GOAL ▸
Proceed with the St John Fisher school vision and admissions text, picking up right after its last sentence.

───── TEXT SECTION

St John Fisher: Our Vision
At St John Fisher, we strive to create a school community where children and adults achieve their full potential and SHINE! We will achieve this through engagement, high expectations and by treating all with respect and dignity.
St John Fisher is a Catholic School under the trusteeship of the Archdiocese of Liverpool. It is maintained by Knowsley Council. As a Voluntary Aided School, the Governing Body is the Admissions Authority and is responsible for taking decisions on applications for admissions. The co-ordination of admissions arrangements is undertaken by the Local Authority. For the school’s year commencing September 2021, the Governing Body has set its admissions number at 30.
Our principal role as a Catholic school is to participate in the mission of the Catholic Church by providing a framework which will help children to grow in their understanding of the Good News and in the practice of their faith. The school will help the children develop fully as human beings and prepare them to undertake their responsibilities as Catholic in society. The school asks all parents applying for a place here to respect this ethos and its importance to the school community. This does not affect the rights of parents who are not of the faith of this school to apply for and be considered for a place here.

──────────
───── DATA EXCERPTS

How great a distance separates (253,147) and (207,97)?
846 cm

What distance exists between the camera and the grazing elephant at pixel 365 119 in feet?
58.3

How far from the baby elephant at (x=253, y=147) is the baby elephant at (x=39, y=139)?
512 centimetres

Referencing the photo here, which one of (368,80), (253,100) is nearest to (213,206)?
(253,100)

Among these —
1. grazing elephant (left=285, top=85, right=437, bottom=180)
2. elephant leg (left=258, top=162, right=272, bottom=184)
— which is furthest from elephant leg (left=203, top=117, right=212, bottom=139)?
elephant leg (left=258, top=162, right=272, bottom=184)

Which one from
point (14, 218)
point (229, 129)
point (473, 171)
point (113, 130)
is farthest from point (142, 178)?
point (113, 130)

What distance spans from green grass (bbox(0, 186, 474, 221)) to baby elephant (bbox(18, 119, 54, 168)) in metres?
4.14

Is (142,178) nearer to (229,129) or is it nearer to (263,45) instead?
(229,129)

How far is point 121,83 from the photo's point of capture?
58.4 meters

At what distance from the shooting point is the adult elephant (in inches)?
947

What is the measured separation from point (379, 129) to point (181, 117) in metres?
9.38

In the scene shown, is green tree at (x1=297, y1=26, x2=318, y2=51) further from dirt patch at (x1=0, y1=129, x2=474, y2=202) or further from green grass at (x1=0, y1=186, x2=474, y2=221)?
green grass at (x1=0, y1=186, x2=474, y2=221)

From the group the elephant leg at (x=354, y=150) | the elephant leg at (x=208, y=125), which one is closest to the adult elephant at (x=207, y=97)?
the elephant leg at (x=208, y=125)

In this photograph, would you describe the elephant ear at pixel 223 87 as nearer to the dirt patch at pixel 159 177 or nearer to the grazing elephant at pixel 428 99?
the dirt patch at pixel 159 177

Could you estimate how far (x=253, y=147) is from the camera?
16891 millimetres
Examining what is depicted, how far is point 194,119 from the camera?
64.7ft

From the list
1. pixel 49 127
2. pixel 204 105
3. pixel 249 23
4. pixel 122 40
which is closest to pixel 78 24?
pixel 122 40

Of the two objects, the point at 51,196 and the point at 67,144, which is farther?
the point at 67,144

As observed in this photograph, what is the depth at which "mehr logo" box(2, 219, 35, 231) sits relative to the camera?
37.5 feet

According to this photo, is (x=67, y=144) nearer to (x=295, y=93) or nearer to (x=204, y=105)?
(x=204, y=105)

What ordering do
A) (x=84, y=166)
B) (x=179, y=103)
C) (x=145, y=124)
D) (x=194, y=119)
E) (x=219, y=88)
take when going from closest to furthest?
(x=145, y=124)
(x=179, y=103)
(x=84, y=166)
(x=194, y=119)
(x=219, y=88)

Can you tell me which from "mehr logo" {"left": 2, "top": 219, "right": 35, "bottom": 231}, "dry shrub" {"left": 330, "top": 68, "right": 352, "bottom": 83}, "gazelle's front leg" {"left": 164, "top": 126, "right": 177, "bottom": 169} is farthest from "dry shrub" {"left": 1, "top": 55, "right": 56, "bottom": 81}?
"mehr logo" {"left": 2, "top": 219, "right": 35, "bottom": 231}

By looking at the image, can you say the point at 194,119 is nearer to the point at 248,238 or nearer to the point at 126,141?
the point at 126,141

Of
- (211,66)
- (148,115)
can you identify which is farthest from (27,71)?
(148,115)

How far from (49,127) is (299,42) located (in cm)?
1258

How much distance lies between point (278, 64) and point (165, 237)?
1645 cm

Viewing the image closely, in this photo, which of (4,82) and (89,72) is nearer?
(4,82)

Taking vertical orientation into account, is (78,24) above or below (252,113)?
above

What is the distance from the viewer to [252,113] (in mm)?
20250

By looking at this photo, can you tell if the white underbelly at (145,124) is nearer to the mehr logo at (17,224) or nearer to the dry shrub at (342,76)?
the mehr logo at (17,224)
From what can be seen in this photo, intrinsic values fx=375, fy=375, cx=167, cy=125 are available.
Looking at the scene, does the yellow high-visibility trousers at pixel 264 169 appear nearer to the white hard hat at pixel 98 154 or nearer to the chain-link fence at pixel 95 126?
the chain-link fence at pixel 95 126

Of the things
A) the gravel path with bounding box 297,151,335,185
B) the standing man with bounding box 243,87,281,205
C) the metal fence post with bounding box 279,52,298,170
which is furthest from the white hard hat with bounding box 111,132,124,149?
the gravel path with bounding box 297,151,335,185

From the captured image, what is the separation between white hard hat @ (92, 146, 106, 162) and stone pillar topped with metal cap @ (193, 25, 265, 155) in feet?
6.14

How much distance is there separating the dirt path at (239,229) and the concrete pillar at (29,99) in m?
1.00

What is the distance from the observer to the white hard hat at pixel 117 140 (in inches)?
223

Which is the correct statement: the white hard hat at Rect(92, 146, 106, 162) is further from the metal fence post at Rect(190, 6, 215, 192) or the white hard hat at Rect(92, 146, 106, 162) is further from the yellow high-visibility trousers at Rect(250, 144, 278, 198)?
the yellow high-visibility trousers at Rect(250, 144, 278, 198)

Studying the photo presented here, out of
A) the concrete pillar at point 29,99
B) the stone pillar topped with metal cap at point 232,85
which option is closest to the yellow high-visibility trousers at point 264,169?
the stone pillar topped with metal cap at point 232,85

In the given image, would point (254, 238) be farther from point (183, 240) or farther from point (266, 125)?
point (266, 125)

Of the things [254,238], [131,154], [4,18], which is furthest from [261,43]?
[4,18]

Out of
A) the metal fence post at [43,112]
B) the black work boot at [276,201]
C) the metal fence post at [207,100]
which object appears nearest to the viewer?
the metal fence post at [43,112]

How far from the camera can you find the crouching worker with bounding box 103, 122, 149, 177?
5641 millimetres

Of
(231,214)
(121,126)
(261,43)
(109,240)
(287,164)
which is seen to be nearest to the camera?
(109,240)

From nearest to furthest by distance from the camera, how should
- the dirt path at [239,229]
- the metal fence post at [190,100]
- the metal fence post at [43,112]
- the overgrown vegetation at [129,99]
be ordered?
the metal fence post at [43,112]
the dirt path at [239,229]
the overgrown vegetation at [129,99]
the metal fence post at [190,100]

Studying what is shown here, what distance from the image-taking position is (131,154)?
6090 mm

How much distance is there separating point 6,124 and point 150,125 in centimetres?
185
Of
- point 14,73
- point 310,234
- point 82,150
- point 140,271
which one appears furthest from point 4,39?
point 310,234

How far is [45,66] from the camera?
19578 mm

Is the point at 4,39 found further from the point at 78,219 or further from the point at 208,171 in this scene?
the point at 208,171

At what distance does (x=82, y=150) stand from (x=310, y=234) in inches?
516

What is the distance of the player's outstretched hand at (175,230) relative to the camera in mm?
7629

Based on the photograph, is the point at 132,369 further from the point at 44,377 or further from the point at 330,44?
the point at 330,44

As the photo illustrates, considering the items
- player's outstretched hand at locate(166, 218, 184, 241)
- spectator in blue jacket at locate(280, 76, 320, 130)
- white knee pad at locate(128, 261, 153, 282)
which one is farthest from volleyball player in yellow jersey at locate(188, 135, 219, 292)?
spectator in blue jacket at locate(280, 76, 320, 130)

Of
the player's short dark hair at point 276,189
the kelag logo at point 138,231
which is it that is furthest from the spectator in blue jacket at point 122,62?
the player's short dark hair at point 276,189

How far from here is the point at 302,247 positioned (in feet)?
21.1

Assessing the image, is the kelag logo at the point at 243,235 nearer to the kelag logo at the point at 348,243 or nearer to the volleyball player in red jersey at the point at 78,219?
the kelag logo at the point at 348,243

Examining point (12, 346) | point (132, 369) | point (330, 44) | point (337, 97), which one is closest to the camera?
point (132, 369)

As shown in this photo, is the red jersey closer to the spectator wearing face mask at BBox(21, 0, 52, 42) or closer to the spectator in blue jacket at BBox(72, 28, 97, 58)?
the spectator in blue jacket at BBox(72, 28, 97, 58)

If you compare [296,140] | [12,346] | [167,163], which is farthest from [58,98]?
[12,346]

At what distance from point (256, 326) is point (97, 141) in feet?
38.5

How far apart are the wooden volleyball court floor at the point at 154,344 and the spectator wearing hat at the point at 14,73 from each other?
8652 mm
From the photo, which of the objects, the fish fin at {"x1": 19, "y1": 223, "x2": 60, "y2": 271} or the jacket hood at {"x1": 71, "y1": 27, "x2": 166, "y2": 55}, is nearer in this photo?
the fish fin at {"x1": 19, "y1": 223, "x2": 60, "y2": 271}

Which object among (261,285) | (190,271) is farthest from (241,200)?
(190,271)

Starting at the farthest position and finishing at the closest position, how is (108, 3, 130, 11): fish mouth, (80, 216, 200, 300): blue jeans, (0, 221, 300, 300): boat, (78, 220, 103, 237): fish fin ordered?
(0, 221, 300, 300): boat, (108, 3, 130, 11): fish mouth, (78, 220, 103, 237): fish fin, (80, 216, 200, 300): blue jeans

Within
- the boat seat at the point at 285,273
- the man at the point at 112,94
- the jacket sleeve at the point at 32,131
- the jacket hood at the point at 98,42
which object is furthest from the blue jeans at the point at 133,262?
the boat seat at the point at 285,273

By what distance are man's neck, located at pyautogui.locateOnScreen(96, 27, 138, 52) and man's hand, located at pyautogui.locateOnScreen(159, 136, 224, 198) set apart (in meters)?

──────────

RESPONSE TO THIS EXERCISE ▸
ADMISSIONS TO THE SCHOOL will be determined by the Governing Body. Parents must complete a Local Authority Preference Form or apply online via the website www.knowsley.gov.uk/schooladmissions. If you wish to have your application considered against the school’s faith/denomination criteria then you should ALSO complete the Supplementary Faith Form which is available from the school. All preferences listed will be considered on an equal basis and, where there are more applications than the number of places available, the following set of OVERSUBSCRIPTION CRITERIA will be applied:
- Looked after children and previously looked after children. This includes children who appear to have been in state care outside of England and ceased to be in state care as a result of being adopted.
- Baptised Catholic children who have a sibling in the school at the time of admission.
- Baptised Catholic children resident in the parish of St John Fisher.
- Other baptised Catholic children.
- Other children who have a sibling in the school at the time of admission.
- Children from other Christian denominations. Proof of Baptism in the form of a Baptismal Certificate or confirmation in writing that the applicant is a member of their Faith community from an appropriate Minister of Religion is required.
- Children of other faiths. An appropriate Faith Leader would need to confirm in writing that the applicant is a member of their faith group.
- Other children.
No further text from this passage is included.